Research and development
For the global pharmaceutical industry to grow at 7 per cent annually, it is estimated that each of the world’s top 20 pharmaceutical companies should generate about $30 billion in new product sales in the coming years. Approximately $50 billion was spent on research and development in 2000, an indication of the pressure being built up for new products. Realizing that all new drug discovery may not be done in-house, companies are developing external relationships, establishing links with groups outside their own organizations for relevant expertise. Such relationships, for example between a traditional pharma company and a biotechnology company, can widen the company's technological capabilities and provide access to new discoveries.
In India, investment in research and development (R&D) has been low, with R&D largely involving development of new processes for known bulk drugs. However the scenario is changing with some Indian pharma companies now spending nearly 5% of their turnover on R&D. Furthermore, even for multinational companies, India could be a preferred destination for new drug research, because studies here could be done at only a fraction of the estimated $500 million for a new drug.
Mergers, acquisitions and alliances
At least some of the recent mergers of pharmaceutical companies internationally have been aimed at enhancing R&D productivity. Alliances can also be of use. A large pharmaceutical company may benefit from an alliance with a biotechnology company rather than acquiring it outright, because it can access the expertise and yet keep to the minimum the risk of investing in new technology. Of course, the large company can always acquire the smaller biotechnology company at a future date.

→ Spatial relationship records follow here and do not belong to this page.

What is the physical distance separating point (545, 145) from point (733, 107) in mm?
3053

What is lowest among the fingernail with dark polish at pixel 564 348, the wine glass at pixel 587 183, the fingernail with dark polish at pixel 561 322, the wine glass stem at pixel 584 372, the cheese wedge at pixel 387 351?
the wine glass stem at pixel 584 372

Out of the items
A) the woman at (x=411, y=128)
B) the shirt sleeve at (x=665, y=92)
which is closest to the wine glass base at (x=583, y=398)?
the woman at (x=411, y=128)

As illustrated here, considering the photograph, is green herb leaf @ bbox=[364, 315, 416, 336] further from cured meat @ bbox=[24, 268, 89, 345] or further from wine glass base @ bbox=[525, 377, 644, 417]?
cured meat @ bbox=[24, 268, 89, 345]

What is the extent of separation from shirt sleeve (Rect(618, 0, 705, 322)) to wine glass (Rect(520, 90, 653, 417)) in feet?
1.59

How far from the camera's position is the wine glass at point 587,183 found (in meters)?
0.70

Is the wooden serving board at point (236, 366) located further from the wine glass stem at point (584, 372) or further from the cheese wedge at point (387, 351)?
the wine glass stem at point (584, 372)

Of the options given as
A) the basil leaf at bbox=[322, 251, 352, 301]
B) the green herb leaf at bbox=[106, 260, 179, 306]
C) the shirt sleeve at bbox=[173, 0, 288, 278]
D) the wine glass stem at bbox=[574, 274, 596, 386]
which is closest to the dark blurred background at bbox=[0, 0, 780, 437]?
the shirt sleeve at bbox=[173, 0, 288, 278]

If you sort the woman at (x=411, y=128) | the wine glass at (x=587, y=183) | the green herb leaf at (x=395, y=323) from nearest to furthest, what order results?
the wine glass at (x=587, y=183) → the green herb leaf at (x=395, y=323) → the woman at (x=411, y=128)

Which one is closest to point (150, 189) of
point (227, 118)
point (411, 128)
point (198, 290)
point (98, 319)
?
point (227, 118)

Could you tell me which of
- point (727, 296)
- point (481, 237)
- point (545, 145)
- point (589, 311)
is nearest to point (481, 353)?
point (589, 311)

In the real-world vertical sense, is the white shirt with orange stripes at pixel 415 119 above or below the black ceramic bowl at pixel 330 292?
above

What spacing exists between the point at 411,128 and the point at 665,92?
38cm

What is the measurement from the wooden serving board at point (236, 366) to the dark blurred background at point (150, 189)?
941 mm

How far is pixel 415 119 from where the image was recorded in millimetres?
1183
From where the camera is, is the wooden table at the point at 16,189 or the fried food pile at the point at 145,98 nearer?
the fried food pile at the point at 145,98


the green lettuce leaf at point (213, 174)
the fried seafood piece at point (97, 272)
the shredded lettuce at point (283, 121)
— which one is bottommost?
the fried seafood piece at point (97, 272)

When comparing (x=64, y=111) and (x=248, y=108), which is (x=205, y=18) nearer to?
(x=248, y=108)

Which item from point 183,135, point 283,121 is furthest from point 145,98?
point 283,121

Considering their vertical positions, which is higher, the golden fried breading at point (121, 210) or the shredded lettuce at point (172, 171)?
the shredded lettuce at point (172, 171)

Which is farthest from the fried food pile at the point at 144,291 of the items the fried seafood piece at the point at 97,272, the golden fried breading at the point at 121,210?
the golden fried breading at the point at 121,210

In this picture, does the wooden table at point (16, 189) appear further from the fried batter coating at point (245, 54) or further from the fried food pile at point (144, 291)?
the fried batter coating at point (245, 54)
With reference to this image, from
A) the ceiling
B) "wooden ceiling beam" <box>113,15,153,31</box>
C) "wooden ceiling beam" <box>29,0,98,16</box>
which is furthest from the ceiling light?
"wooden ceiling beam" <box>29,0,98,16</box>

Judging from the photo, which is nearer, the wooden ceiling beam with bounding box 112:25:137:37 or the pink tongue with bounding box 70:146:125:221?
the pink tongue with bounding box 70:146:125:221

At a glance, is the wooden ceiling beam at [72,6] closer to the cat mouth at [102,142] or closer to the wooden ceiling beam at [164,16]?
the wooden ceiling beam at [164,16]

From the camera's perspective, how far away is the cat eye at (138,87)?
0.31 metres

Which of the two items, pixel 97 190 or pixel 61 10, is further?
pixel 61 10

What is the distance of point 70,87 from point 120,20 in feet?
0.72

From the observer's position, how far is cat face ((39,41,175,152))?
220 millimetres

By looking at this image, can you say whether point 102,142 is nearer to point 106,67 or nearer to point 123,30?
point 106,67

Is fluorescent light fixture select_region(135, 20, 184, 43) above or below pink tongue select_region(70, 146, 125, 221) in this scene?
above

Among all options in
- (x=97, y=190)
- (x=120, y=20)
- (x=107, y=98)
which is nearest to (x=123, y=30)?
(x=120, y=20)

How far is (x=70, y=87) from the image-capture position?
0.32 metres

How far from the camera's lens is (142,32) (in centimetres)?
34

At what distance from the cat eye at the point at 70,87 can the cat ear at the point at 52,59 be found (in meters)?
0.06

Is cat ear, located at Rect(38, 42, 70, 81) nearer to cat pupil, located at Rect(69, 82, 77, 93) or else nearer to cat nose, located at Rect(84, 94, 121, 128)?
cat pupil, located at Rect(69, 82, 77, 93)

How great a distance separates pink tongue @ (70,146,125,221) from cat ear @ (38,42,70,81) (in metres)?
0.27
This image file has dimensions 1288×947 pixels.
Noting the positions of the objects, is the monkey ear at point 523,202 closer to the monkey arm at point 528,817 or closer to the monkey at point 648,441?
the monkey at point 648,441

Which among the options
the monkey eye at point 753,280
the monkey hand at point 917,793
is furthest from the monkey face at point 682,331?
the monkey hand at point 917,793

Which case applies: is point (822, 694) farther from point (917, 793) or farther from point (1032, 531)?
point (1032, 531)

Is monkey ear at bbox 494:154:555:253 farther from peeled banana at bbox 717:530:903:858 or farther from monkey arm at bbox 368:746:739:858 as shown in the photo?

The global generics market
Many multibillion dollar drugs will go off patent in the US by the year 2005. These include omeprazole (2001), ciprofloxacin (2003), simvastatin (2005) and lansoprazole (2005). Patent expiries will open large markets internationally for generic products at lower prices. The USA accounts for more than 40% of the world generics market and is expected to be worth $18 billion by the year 2003. The US imports 60% of its generics, and Indian pharma companies, with their lower manufacturing costs, are well placed to enter this market. Traditionally, Indian companies have shield away from the highly regulated US market, but today Indian pharma majors armed with FDA and other approvals are getting set to make big breaks in the US and other world markets. That could be a big step for the Indian pharma industry on its way to going global.
Surely these are challenging times, posing fresh threats, but offering new opportunities as well. Indian companies are accepting the challenge and are getting set to take off in new directions. And in the midst of several uncertainties, one thing is certain -- as always, only the fittest will survive.